Steps/Code to reproduce bug
files = get_all_files_paths_under("/path/data") # ['/path/data/file1.jsonl', ... , /path/data/fileN.jsonl']
meta = {
'field1': np.dtype('int64'),
'fieldN': np.dtype('O')
}
dataset = DocumentDataset.read_json(input_files=files, backend="cudf", add_filename=True, input_meta=meta)
Expected behavior
I expect the data to load as well as when using pandas
backend but "faster" and making use of GPUs parallelization.
Environment overview (please complete the following information)
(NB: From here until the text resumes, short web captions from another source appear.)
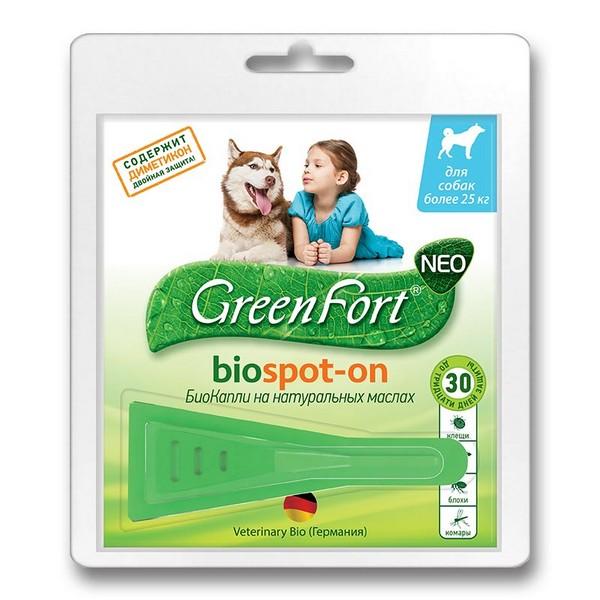 Green Fort Neo Biospot-on / БиоКапли Грин Форт Нео от Блох Клещей и Комаров для Крупных собак весом более 25кг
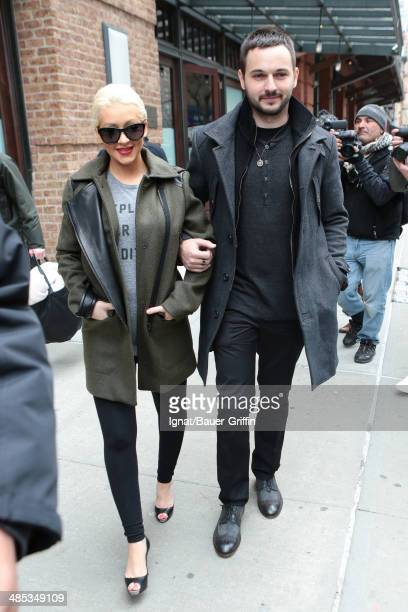 Christina Aguilera and Matt Rutler are seen on April 17 2014 in New York City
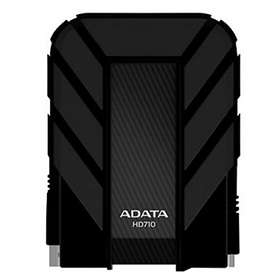 Adata Durable HD710P USB 3.0 3TB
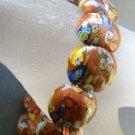 Goldstone Gem Oval Beads Bracelet  T1741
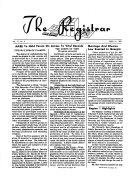 The Registrar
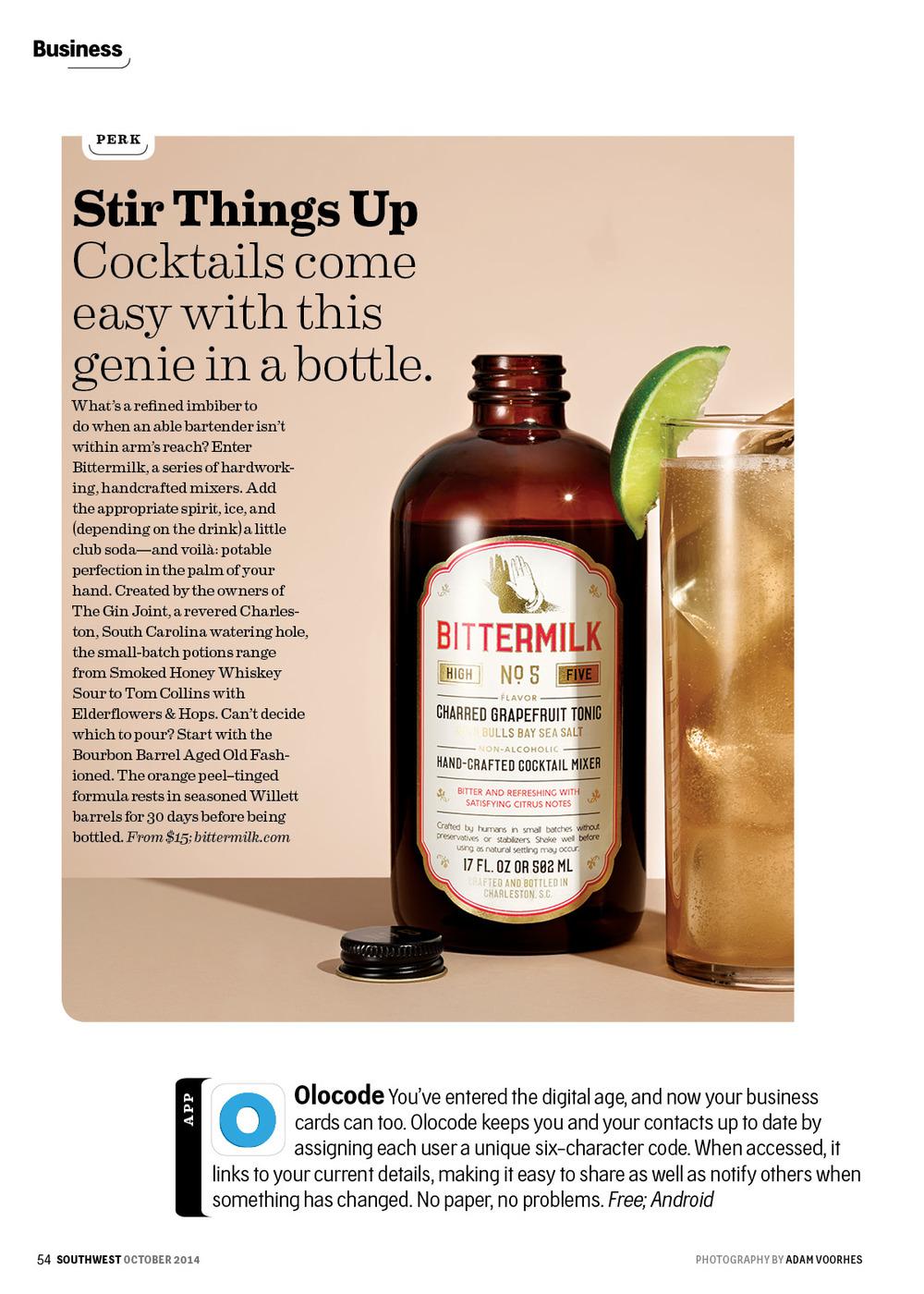Bittermilk southwest mag.jpg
- Environment location: enroot + pyxis on slurm cluster
- Method of NeMo-Curator install: NeMo Framework docker image, 24.05llama3.1, NeMo Curator 0.4.0
Additional logs
ValueError: Metadata inference failed in `read_single_partition`.
You have supplied a custom function and Dask is unable to
determine the type of output that that function returns.
To resolve this please provide a meta= keyword.
The docstring of the Dask function you ran should have more information.
Original error is below:
------------------------
RuntimeError('CUDF failure at: /__w/cudf/cudf/cpp/src/io/json/nested_json_gpu.cu:86: Given JSON input is too large')
Traceback:
---------
File "/usr/local/lib/python3.10/dist-packages/dask/dataframe/utils.py", line 195, in raise_on_meta_error
yield
File "/usr/local/lib/python3.10/dist-packages/dask/dataframe/core.py", line 7175, in _emulate
return func(*_extract_meta(args, True), **_extract_meta(kwargs, True))
File "/usr/local/lib/python3.10/dist-packages/nemo_curator/utils/distributed_utils.py", line 267, in read_single_partition
df = read_f(file, **read_kwargs)
File "/usr/local/lib/python3.10/dist-packages/cudf/io/json.py", line 96, in read_json
df = libjson.read_json(
File "json.pyx", line 45, in cudf._lib.json.read_json
File "json.pyx", line 137, in cudf._lib.json.read_json
Paraphrasing some points after discussing with @ayushdg. cuDF had an issue where it could not read individual jsonl files larger than 2.1 GB . See: rapidsai/cudf#16138.
cuDF fixed this in: rapidsai/cudf#16162 that should be a part of the release next week. Couple of steps:
- For the time being we recommend splitting the large file into smaller chunks using NeMo Curator's
make_data_shards
functionality. - We'll test if the cuDF fix works as expected & suggest using the latest nightly containers once a new version of cuDF is out in a week. We'll update this issue then.
Thank you @ryantwolf! For the time being I'll try to use make_data_shards
and wait for the dev build next week!
Should be working now. Let us know if you run into this issue again.